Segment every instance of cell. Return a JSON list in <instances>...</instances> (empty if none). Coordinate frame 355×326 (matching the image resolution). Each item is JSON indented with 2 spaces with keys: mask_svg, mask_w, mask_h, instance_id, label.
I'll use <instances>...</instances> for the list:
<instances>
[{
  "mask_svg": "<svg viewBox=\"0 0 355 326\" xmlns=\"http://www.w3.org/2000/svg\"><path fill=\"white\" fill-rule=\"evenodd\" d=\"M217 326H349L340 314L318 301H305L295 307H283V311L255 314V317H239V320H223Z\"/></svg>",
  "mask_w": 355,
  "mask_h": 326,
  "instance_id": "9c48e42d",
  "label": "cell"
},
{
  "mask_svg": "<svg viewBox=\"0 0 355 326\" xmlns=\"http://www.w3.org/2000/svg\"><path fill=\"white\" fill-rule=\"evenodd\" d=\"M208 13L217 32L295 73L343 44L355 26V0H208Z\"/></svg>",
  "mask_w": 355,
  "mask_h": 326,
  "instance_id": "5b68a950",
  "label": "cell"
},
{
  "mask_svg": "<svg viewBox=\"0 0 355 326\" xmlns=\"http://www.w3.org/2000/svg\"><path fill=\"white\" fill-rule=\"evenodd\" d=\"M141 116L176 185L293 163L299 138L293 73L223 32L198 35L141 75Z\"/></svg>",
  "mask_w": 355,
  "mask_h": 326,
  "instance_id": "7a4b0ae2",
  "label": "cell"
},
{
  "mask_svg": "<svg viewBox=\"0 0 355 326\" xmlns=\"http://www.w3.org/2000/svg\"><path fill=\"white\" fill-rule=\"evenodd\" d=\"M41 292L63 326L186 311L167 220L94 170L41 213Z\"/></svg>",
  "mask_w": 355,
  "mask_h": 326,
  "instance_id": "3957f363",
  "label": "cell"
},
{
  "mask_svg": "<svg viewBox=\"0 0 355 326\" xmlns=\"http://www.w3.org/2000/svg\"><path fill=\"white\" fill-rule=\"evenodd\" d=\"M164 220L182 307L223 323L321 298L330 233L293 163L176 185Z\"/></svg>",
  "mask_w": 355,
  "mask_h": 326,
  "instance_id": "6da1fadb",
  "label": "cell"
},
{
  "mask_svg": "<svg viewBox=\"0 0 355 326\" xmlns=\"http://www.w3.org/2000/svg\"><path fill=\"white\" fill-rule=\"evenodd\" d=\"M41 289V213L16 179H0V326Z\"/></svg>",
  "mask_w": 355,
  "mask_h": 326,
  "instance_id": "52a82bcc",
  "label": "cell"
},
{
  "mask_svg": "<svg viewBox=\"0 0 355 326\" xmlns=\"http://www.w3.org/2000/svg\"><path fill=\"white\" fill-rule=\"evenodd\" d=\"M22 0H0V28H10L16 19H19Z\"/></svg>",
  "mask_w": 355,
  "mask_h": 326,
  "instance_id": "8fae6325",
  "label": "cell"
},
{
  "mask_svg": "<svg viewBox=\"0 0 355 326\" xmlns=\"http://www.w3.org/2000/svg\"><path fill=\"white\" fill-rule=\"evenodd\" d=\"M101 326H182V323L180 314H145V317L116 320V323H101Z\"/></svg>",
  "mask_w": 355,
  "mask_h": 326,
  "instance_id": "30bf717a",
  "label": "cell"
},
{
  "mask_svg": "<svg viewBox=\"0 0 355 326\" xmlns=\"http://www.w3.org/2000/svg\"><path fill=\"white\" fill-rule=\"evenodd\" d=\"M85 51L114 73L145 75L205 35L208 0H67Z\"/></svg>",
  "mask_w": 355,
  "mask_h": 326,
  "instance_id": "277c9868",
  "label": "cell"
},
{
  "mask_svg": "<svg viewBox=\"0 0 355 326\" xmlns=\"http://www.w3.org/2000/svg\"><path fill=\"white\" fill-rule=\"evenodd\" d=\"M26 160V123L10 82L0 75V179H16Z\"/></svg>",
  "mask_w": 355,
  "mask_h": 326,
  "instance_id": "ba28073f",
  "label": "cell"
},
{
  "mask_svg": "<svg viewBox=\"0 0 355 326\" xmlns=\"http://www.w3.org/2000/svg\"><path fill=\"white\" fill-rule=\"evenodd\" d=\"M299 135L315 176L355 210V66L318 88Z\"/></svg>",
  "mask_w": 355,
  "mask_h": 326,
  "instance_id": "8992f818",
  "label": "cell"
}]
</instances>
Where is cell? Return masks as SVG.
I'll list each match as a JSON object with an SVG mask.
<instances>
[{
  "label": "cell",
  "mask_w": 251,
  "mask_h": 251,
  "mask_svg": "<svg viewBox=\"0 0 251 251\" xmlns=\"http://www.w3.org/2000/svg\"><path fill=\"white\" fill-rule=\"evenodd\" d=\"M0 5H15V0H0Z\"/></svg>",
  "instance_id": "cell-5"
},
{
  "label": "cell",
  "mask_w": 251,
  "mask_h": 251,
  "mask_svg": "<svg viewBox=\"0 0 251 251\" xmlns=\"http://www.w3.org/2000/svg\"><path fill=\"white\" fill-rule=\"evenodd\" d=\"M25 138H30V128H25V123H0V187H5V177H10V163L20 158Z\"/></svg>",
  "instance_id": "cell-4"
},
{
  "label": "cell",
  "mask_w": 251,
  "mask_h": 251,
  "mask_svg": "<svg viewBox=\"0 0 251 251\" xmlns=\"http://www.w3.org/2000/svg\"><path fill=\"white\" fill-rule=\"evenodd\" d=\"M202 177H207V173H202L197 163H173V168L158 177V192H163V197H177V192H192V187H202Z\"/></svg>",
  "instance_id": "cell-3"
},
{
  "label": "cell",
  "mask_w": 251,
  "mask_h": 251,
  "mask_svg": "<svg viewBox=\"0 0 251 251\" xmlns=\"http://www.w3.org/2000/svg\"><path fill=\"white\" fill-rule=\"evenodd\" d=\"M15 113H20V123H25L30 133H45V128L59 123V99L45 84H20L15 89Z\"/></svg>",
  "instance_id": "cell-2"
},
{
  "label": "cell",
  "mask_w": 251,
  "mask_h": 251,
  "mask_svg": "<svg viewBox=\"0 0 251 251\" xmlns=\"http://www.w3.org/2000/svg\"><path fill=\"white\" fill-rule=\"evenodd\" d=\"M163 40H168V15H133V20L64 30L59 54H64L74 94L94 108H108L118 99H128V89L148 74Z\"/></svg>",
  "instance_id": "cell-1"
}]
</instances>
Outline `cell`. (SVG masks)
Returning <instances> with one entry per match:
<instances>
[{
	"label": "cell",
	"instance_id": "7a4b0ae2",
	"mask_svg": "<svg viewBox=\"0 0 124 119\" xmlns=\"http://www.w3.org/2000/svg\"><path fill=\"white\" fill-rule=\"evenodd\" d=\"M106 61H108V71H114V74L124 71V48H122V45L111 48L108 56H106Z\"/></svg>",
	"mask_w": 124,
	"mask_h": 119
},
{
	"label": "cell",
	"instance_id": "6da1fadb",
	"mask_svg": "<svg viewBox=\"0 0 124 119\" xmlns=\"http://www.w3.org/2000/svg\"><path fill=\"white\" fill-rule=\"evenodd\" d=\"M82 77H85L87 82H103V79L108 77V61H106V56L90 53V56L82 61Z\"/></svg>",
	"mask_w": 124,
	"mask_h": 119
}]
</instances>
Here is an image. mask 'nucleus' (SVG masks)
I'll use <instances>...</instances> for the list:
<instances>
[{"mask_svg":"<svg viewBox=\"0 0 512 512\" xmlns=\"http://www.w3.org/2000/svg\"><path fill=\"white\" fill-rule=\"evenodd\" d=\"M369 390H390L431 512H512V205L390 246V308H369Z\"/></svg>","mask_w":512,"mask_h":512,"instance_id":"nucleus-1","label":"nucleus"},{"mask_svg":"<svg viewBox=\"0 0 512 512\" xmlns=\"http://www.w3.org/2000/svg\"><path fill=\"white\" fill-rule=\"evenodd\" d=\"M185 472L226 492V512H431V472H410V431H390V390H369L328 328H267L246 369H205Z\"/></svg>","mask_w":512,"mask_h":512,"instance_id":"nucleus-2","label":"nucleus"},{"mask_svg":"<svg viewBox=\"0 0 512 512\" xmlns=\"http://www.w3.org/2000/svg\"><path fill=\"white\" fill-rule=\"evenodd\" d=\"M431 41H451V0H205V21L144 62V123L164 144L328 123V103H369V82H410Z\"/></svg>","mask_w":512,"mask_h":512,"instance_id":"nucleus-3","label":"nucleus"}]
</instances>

○ ○ ○ ○

WORK INSTRUCTIONS — Please report each line of the records that contains the word "nucleus", copying every such line in full.

RESULT OF THIS TASK —
Here is an image. mask 'nucleus' (SVG masks)
[{"mask_svg":"<svg viewBox=\"0 0 512 512\" xmlns=\"http://www.w3.org/2000/svg\"><path fill=\"white\" fill-rule=\"evenodd\" d=\"M369 390H390L431 512H512V205L390 246V308H369Z\"/></svg>","mask_w":512,"mask_h":512,"instance_id":"nucleus-1","label":"nucleus"},{"mask_svg":"<svg viewBox=\"0 0 512 512\" xmlns=\"http://www.w3.org/2000/svg\"><path fill=\"white\" fill-rule=\"evenodd\" d=\"M185 472L226 492V512H431V472H410V431H390V390H369L328 328H267L246 369H205Z\"/></svg>","mask_w":512,"mask_h":512,"instance_id":"nucleus-2","label":"nucleus"},{"mask_svg":"<svg viewBox=\"0 0 512 512\" xmlns=\"http://www.w3.org/2000/svg\"><path fill=\"white\" fill-rule=\"evenodd\" d=\"M431 41H451V0H205V21L144 62V123L164 144L328 123V103H369V82H410Z\"/></svg>","mask_w":512,"mask_h":512,"instance_id":"nucleus-3","label":"nucleus"}]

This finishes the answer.